- [AUFGABE UND VORGABEN]: Kannst du den Text über Fujitsus PC-Selbstbau von „Um welche Unternehmen“ bis „Systeme für Senioren.“ wortgetreu wiedergeben?

# Fujitsu lässt seine Kunden ihren neuen Pc selber zusammen bauen



## Das Daub (5. Juli 2012)

*Fujitsu lässt seine Kunden ihren neuen Pc selber zusammen bauen*

Nach dem Motto Do-IT -Yourself können Kunden von Fujitsu in Zukunft ihren PC unter Anleitung von Profis selber zusammen bauen.
Damit möchte Fujitsu erreichen das ihre Kunden mehr Wissen über den PC bekommen.
Das Ganze wird auch von anderen Unternehmen unterstützt.
Um welche Unternehmen es sich handelt und ob es das auch in Deutschland geben wird ist leider unbekannt.
Ich denke aber schon.
Den Kunden stehen 19 verschiedene Rechner zur Verfügung.
Darunter auch eine Notebook-Serie, All-in-One-PCs und Systeme für Senioren.
Man hat die Auswahl zwisschen verschiedenen Ram-Modulen, CPUs und HDDs.
Das Mainboard ist schon im PC verbaut.
Auserdem kann jeder Kunde seinen PC im Anschluss mit einer eigenen Gravur versehen lassen.
Jedes System wird zum Schluss nochmal von Technikern Überprüft.

(Einträge des Datensatzes)
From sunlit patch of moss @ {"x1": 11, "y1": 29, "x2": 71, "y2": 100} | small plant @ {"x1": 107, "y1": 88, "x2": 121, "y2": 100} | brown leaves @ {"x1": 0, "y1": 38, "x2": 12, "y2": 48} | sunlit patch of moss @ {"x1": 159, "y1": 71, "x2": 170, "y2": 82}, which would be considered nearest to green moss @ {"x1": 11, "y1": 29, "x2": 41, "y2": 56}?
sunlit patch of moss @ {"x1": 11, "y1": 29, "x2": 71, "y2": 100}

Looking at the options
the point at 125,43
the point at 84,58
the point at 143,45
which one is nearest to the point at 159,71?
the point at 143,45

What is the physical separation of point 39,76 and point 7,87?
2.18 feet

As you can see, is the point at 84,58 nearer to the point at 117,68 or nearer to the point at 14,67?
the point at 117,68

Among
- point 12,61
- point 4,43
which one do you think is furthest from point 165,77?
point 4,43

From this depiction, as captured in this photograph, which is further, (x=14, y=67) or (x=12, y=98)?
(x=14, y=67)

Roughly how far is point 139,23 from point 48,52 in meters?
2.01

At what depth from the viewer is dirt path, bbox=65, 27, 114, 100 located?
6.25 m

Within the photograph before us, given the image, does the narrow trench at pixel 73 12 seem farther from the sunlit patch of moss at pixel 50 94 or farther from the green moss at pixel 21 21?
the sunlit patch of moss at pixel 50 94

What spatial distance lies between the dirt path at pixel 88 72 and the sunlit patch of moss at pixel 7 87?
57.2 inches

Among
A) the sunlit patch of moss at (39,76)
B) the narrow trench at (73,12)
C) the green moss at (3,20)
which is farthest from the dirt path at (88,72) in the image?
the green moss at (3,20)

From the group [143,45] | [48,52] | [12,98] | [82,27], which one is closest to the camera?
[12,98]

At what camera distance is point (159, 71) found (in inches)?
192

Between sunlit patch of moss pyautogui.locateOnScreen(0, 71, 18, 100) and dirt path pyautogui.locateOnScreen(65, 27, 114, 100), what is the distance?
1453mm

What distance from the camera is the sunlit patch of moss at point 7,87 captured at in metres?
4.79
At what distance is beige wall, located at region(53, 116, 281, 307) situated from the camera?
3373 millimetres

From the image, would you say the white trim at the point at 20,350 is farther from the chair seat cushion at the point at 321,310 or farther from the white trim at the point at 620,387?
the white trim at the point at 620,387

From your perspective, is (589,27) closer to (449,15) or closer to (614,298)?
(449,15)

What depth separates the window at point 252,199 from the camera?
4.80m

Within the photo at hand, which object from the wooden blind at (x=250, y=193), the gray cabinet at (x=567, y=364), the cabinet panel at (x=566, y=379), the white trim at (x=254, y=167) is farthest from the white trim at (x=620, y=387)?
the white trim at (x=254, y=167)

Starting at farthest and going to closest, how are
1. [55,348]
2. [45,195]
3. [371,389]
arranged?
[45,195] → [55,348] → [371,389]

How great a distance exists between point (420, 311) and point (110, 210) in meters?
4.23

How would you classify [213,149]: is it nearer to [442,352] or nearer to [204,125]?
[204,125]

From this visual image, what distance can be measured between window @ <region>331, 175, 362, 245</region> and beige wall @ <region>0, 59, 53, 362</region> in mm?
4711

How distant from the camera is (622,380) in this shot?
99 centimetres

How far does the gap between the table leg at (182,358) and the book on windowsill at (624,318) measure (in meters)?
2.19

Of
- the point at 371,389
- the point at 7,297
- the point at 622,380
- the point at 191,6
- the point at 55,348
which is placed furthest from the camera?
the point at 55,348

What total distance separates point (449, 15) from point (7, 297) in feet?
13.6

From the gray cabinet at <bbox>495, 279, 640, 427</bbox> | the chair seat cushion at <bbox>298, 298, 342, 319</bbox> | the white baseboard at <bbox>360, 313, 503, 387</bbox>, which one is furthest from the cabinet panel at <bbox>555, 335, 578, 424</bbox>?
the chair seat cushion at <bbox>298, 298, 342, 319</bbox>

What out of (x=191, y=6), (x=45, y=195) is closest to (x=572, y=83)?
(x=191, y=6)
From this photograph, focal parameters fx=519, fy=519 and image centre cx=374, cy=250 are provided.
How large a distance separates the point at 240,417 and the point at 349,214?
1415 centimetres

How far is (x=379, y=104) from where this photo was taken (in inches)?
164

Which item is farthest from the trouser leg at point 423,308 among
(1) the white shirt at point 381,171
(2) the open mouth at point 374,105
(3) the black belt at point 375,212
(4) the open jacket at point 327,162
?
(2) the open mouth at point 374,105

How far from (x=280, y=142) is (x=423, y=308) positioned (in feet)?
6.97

- [LÖSUNG DER AUFGABE]:
Um welche Unternehmen es sich handelt und ob es das auch in Deutschland geben wird ist leider unbekannt.
Ich denke aber schon.
Den Kunden stehen 19 verschiedene Rechner zur Verfügung.
Darunter auch eine Notebook-Serie, All-in-One-PCs und Systeme für Senioren.